Beredar viral komplain keluarga pasien dalam mendapat layanan pada unit bank darah di RS Dr Sutomo.
Pada berbagai situs, kejadian tersebut terjadi karena kekosongan pelayanan. Keluarga pasien menganggap hal itu sebagai ketidaksigapan.
Persoalan ini bisa dipandang dari banyak sisi, termasuk pada kacamata persepsi customer maupun dalam konteks definisi mutu pelayanan.
Kejadian tipikal yang terus muncul, sesungguhnya dapat seolah-olah menimbulkan citra negatif bagi profesi tenaga kesehatan, serta mengandung berbagai potensi turunan:
Pertama: reproduksi kisah ketidakpuasan mempertebal persepsi tentang rendahnya kompetensi dan kualitas pelayanan kesehatan domestik, di memori publik.
Kedua: citra negatif yang semakin melekat tersebut, menyebabkan tumbuhnya ketidakpercayaan, dan penuh kecurigaan, terutama saat membutuhkan pelayanan kesehatan.
Ketiga: atas kecurigaan, maka masing-masing pihak bersikap defensif dalam mempertahankan haknya, sekaligus offensif menyerang kesalahan pihak lain.
Keempat: bila situasi ini berlangsung berkelanjutan, maka tidak akan tercipta suasana kondusif, yang mampu menstimulasi percepatan kesembuhan.

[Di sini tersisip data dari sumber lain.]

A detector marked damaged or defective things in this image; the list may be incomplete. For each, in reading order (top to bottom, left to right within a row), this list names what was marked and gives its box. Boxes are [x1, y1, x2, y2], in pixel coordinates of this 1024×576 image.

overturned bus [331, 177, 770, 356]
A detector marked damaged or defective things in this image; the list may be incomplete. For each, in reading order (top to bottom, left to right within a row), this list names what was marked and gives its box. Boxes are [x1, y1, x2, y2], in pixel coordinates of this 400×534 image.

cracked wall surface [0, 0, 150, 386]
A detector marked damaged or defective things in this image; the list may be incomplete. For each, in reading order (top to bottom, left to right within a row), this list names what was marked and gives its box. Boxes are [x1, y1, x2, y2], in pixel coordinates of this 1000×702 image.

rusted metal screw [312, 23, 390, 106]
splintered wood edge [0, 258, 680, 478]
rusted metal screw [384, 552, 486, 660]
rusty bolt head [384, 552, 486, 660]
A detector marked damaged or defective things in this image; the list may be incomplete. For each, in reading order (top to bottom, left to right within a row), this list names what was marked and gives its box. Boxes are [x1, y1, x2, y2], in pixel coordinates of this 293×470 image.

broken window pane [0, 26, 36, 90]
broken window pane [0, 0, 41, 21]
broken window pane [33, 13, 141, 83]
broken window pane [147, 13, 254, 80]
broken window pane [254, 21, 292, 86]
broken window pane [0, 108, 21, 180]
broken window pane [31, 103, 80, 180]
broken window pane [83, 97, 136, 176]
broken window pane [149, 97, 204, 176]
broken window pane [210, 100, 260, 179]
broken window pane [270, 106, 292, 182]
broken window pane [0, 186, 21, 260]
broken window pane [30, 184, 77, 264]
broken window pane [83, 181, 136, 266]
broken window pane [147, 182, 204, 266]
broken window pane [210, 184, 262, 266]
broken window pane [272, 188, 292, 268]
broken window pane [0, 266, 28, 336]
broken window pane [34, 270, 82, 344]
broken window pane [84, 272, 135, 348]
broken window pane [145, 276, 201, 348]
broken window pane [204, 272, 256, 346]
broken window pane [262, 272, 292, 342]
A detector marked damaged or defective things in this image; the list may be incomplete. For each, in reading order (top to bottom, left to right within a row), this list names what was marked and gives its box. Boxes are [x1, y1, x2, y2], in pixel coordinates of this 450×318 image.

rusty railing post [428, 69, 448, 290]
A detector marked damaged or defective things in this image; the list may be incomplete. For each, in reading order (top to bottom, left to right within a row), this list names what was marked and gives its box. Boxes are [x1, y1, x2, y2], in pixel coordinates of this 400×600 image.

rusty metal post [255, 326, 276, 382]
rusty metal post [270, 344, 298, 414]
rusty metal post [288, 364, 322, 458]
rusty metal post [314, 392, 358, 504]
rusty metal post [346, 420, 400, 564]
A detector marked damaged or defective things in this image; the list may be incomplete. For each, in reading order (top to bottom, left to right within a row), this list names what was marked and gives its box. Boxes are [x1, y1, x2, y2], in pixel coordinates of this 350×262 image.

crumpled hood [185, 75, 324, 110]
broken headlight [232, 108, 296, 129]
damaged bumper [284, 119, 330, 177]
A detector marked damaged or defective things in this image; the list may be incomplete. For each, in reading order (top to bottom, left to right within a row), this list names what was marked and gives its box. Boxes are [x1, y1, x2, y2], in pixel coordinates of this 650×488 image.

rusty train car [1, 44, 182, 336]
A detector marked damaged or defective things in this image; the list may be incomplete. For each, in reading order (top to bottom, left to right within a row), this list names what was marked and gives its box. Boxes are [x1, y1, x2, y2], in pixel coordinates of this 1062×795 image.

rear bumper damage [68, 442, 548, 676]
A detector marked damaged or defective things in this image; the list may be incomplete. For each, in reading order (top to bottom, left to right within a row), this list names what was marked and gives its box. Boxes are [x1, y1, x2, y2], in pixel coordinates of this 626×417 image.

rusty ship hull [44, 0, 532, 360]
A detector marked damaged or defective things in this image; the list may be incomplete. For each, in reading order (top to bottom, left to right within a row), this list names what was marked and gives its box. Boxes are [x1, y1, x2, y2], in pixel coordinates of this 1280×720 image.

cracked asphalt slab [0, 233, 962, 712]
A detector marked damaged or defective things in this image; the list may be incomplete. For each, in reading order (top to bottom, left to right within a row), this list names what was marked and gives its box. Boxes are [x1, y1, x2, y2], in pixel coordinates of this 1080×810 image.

Sebagai penyeimbang, maka saya hendak memposisikan diri sebagai bagian dari tenaga kesehatan, khususnya dalam memberikan pelayanan kesehatan dari sudut pandang yang berbeda.
Pertama: relasi terapeutik, yang berorientasi terapi bagi kebaikan pasien, adalah komitmen bersama pada proses penanganan. Dengan demikian, membutuhkan kerjasama seluruh pihak, termasuk pasien dan keluarga pasien.
Kedua: basis dasar bangunan kerjasama tersebut adalah terbentuknya mutual trust untuk bersinergi. Sikap terbuka dan saling percaya bersifat wajib.
Problem utamanya saat ini, dalam dunia yang instant kita hidup dalam kecepatan, bahkan terburu-buru. Semuanya, merasa menjadi prioritas. Penanganan medis memiliki basis indikasi penentuan prioritas yang berbeda dari persepsi publik, sesuai kondisi medis pasien.
Masalahnya, teknologi menjadi medium yang cepat menyebarkan kabar buruk. Sementara, keberhasilan pelayanan hanya menjadi konsumsi pribadi, maka ketidakpuasan diumbar menjadi tontonan khalayak.
Dalam bahasa bisnis, ketidakpuasan adalah rasio perbandingan harapan atas realita, atau dapat pula merupakan nisbah antara benefit yang diterima dengan pengorbanan yang dikeluarkan. Hal ini bisa bermakna ganda.
Ekspektasi yang diharapkan bisa jadi berlebih, terutama bila berasumsi kesembuhan dapat dipastikan secara mutlak oleh pelayanan medis. Sementara disisi yang lain, bisa jadi terdapat kekurangcakapan kompetensi dari pemberi layanan kesehatan.
Sepintas, keduanya tampak terlihat pada studi kasus di RS Dr Sutomo, kegagalan dalam memberikan penjelasan atas alasan kekosongan, langsung direspon secara emosional oleh kedua belah pihak. Perlu diperdalam duduk perkaranya, agar tercipta harmoni kerjasama.
Kunci utama dalam membangun kesepahaman dalam dunia kesehatan adalah menempatkan empati masing-masing pihak. Berpikir dalam posisi terbalik, mengandaikan pasien adalah keluarga dekat -bagi pemberi layanan, atau memahami load aktifitas dari seorang tenaga kesehatan  -untuk penerima layanan.
Lebih jauh, kita secara keseluruhan, memang kekurangan kesabaran untuk bisa membangun komunikasi jauh lebih baik!.